Outre le commissaire Domenico Giani, inspecteur général du corps de la gendarmerie, participent à cette réunion le commandant de la garde suisse, les chefs des pompiers et de la protection civile, le chef du contre-espionnage et celui des services de renseignement – la célèbre "Entité", fondée en 1566. Cette dernière est sans doute, avec le Mossad israélien, le service de renseignement le plus complet au monde. On ignore l'identité du chef de l'Entité, mais, selon certaines sources, il s'agirait de l'archevêque espagnol Pedro López Quintana. L'Entité se charge d'obtenir et de traiter tous les renseignements collectés au Vatican comme à l'extérieur. Il s'agit là d'un important service d'espionnage, dont les principaux secrets restent inviolables – y compris pour Interpol.
Comme l'explique l'auteur Eric Frattini, un des plus grands spécialistes au monde des services secrets du Vatican, "en matière de sécurité, le Saint-Siège est confronté aux mêmes risques que Madrid, Londres, Rome ou Paris. Par exemple, un attentat d'Al-Qaida sur la place Saint-Pierre serait une excellente campagne de pub pour les islamistes.
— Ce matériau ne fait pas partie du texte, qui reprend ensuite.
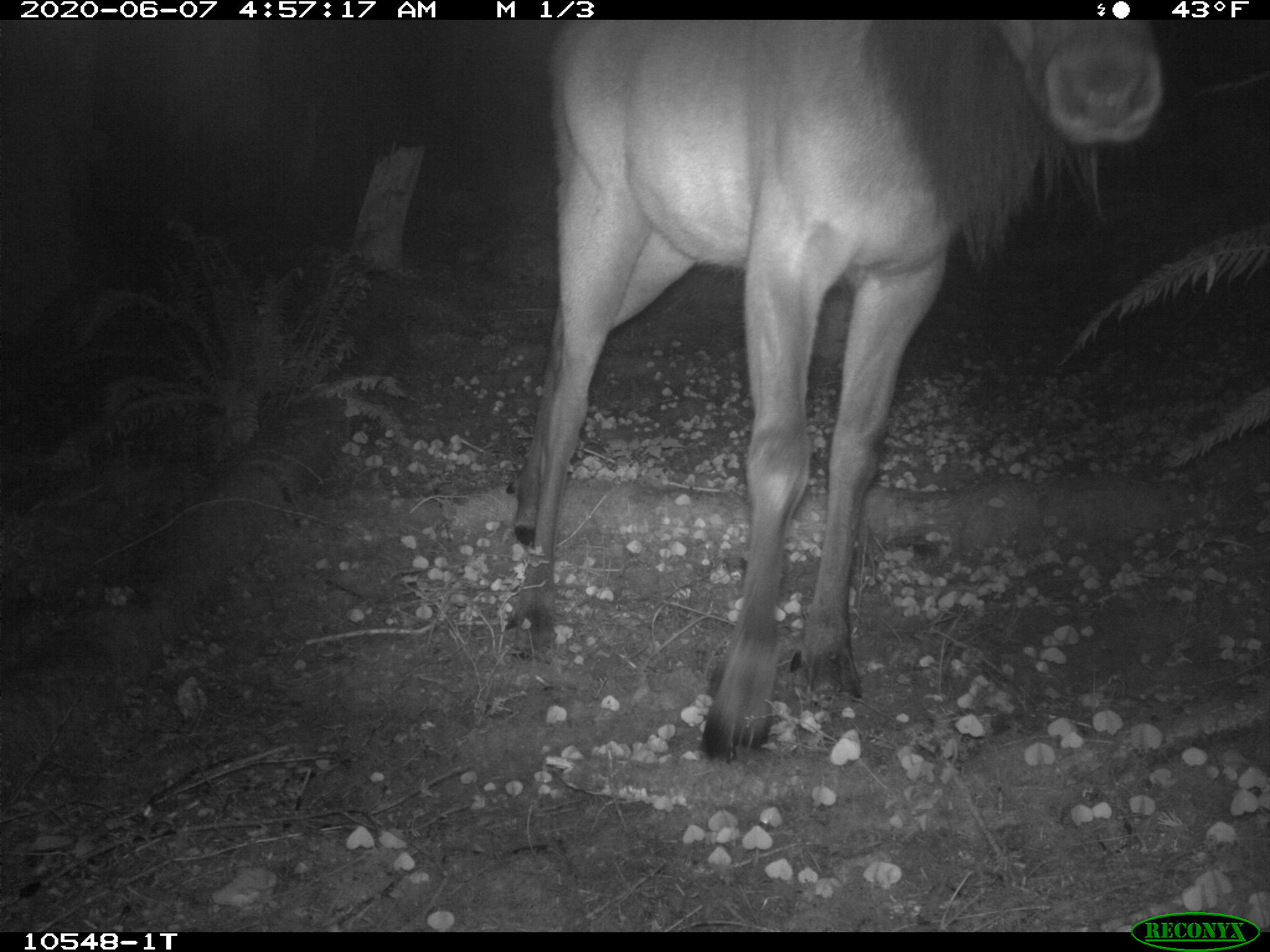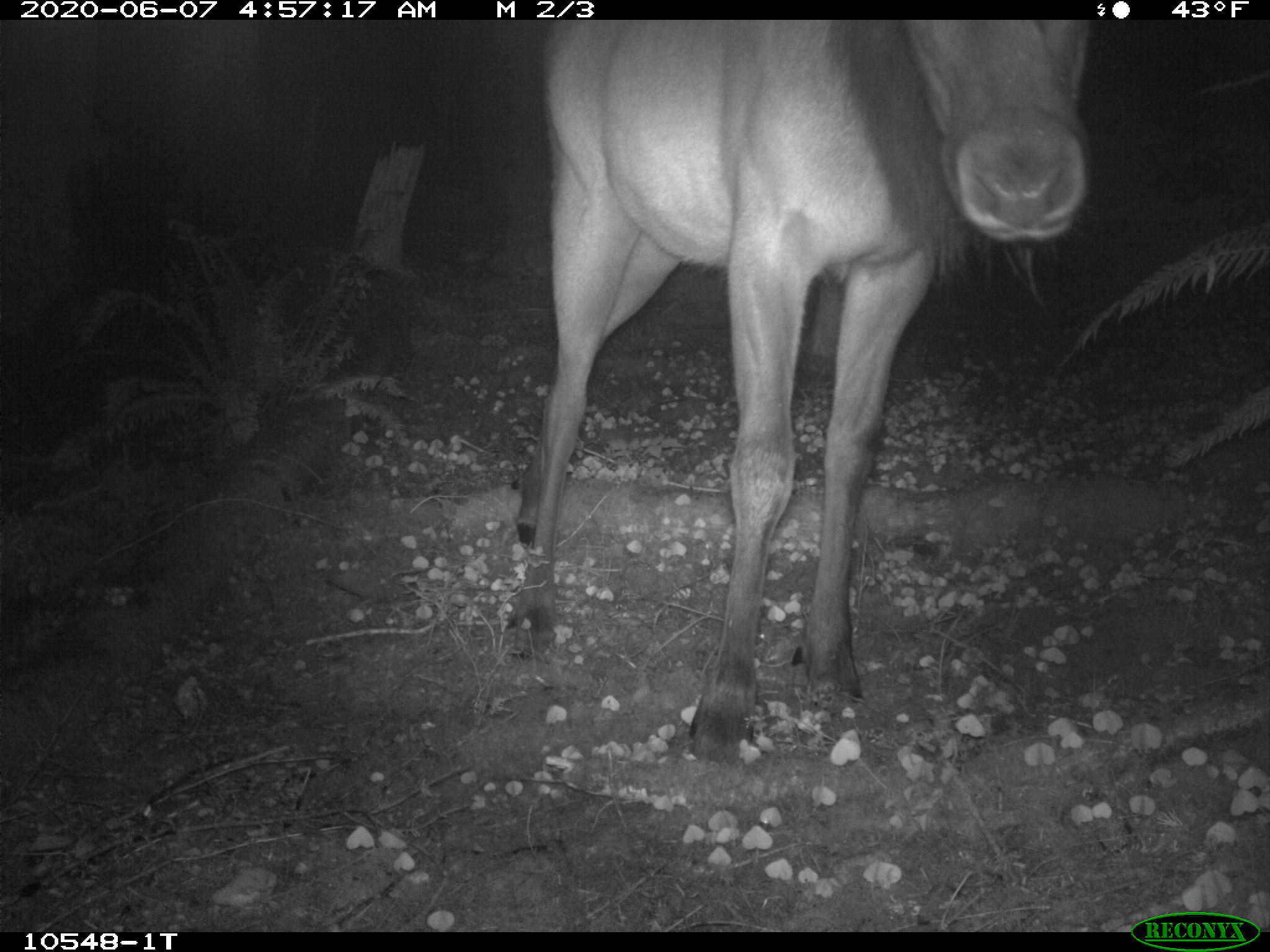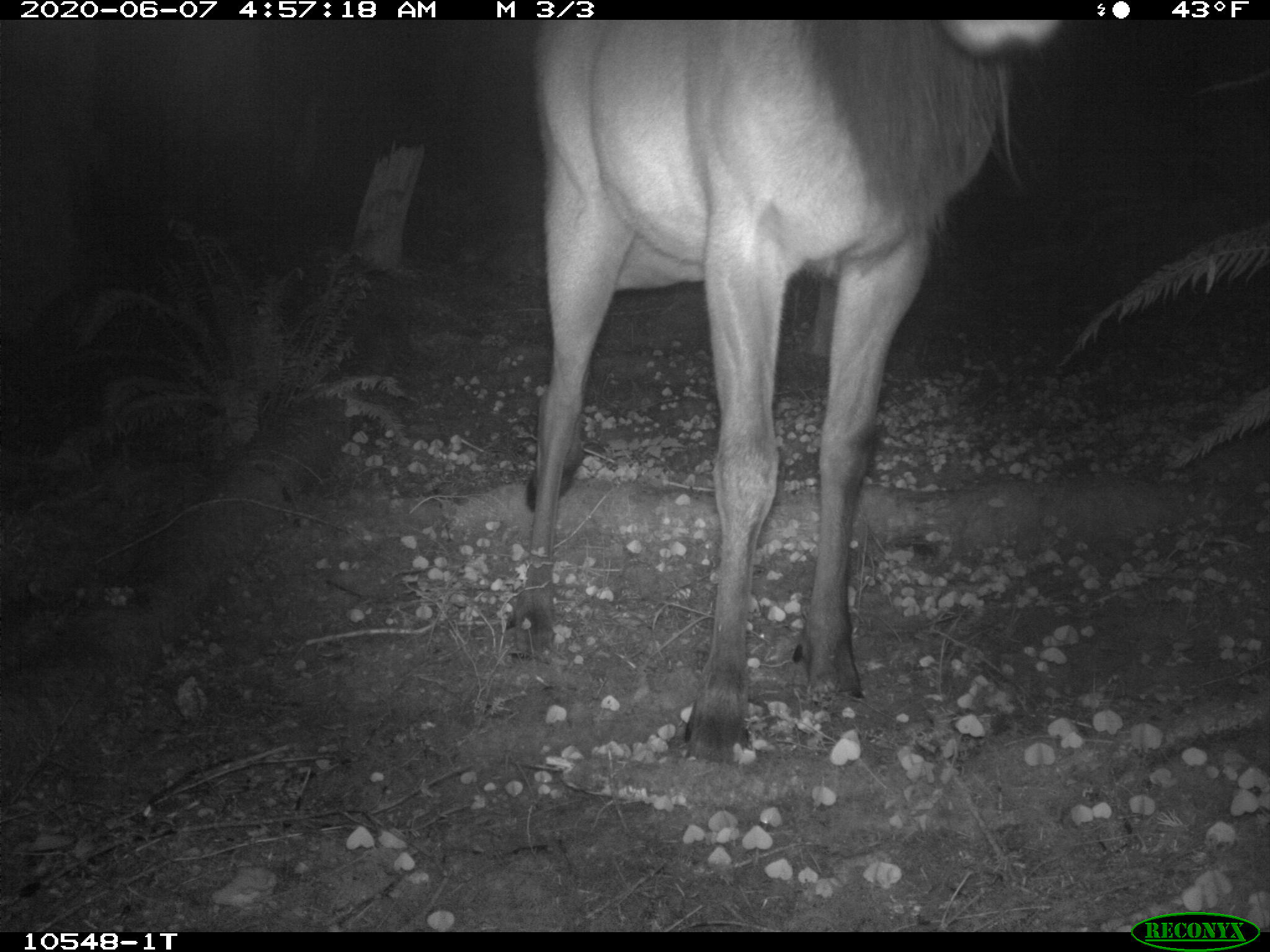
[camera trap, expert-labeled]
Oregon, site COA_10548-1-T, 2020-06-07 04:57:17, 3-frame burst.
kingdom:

Et cela, personne n'en veut."
Les 130 membres de la gendarmerie vaticane doivent être italiens et être issus des forces de sécurité de la République italienne ou de son armée. Comme l'explique Frattini, "la principale mission de la gendarmerie consiste à assurer la sécurité et l'ordre public sur le territoire du Vatican". Ces fonctions comprennent aussi la surveillance des frontières et des douanes, ainsi que les missions de police judiciaire et fiscale, la sécurité des sites et celle des personnes vivant ou travaillant au Vatican aussi bien que des visiteurs. Les gendarmes du Saint-Siège sont également chargés d'accompagner la "papamobile" lors des voyages du pape à l'étranger. Ce qui rend particulièrement nécessaire la coopération avec les services de sécurité étrangers.